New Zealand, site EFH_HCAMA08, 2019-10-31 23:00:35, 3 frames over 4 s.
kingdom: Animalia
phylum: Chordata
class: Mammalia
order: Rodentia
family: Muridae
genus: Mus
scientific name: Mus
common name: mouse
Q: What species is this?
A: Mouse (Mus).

EXERCISE PROMPT = Retype every line of the material exactly as given.

TASK SOLUTION =
New Zealand, site EFH_HCAMA08, 2019-10-31 23:00:35, 3 frames over 4 s.
kingdom: Animalia
phylum: Chordata
class: Mammalia
order: Rodentia
family: Muridae
genus: Mus
scientific name: Mus
common name: mouse
Q: What species is this?
A: Mouse (Mus).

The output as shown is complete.